Lo scopre Agnès, quando ritorna al paese della zia Colette: l’hanno chiamata, perché l’anziana zia è morta. Ma Colette era già morta, tre anni prima, sepolta con la sua cerimonia funebre, presenti le persone di Gueugnon che le volevano bene, gli amici di Agnès. Insomma, Colette pare sia morta due volte.
“Colette è rimorta, parola che non esiste da nessuna parte. Non esiste il termine ‘rimorire'”.
Agnès, parente più prossima di Colette, si trova a dover gestire non pochi grattacapi, perché c’è un’indagine, c’è una casa che viene perquisita in cerca di indizi, ci sono disposizioni di cui tener conto, documenti da visionare: riconoscendo che Colette non può essere rimorta, in quella tomba ci deve essere seppellito qualcun altro. E soprattutto, bisogna scoprire perché e come Colette ha vissuto tre anni nascosta, senza rivelare il suo essere viva e vegeta nemmeno all’amata nipote.

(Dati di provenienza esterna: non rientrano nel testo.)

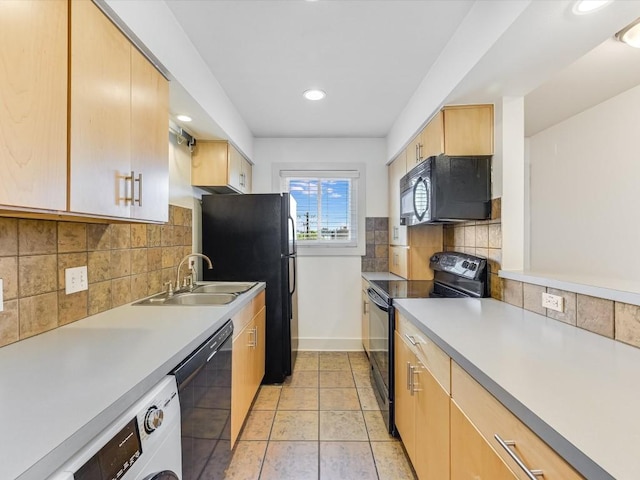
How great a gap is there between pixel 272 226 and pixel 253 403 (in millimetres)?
1390

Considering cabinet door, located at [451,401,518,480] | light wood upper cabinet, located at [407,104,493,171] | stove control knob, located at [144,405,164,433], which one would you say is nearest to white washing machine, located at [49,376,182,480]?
stove control knob, located at [144,405,164,433]

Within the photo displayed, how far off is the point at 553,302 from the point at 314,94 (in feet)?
6.81

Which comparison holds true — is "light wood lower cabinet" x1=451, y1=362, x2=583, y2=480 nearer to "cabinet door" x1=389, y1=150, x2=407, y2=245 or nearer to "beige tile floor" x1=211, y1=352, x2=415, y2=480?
"beige tile floor" x1=211, y1=352, x2=415, y2=480

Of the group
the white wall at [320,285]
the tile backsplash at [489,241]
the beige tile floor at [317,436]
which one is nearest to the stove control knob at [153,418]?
the beige tile floor at [317,436]

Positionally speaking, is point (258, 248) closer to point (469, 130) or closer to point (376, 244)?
point (376, 244)

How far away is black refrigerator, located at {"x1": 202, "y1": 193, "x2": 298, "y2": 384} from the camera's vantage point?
2.61m

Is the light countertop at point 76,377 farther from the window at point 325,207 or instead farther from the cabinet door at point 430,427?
the window at point 325,207

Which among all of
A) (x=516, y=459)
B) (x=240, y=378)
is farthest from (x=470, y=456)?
(x=240, y=378)

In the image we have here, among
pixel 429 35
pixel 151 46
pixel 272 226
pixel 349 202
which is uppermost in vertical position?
pixel 429 35

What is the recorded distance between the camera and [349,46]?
182 centimetres

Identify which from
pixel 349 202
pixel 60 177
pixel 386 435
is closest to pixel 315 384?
pixel 386 435

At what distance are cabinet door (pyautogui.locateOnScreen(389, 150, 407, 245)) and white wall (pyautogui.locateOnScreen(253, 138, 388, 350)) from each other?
51 centimetres

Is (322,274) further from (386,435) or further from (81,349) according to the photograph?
(81,349)

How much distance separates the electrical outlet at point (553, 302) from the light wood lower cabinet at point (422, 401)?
2.02ft
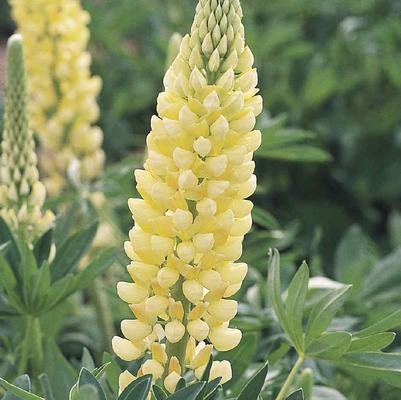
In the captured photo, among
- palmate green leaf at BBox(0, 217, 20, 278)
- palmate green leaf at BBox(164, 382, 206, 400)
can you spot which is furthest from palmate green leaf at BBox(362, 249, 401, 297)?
palmate green leaf at BBox(164, 382, 206, 400)

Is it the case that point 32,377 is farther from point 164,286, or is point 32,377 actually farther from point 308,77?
point 308,77

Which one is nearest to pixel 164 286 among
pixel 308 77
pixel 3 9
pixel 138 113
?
pixel 308 77

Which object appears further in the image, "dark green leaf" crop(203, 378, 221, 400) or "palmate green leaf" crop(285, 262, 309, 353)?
"palmate green leaf" crop(285, 262, 309, 353)

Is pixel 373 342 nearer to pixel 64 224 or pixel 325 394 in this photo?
pixel 325 394

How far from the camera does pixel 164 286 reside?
1.33m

Agnès si trasferisce da Parigi a Gueugnon, perché deve essere presente, perché vuole capire, perché nulla la trattiene a Parigi. Regista di successo in crisi di creatività, con un matrimonio da rotocalco con il suo attore, terminato bruscamente con il tradimento di lui, Agnès è sola, svuotata e bisognosa di un rifugio al suo dolore.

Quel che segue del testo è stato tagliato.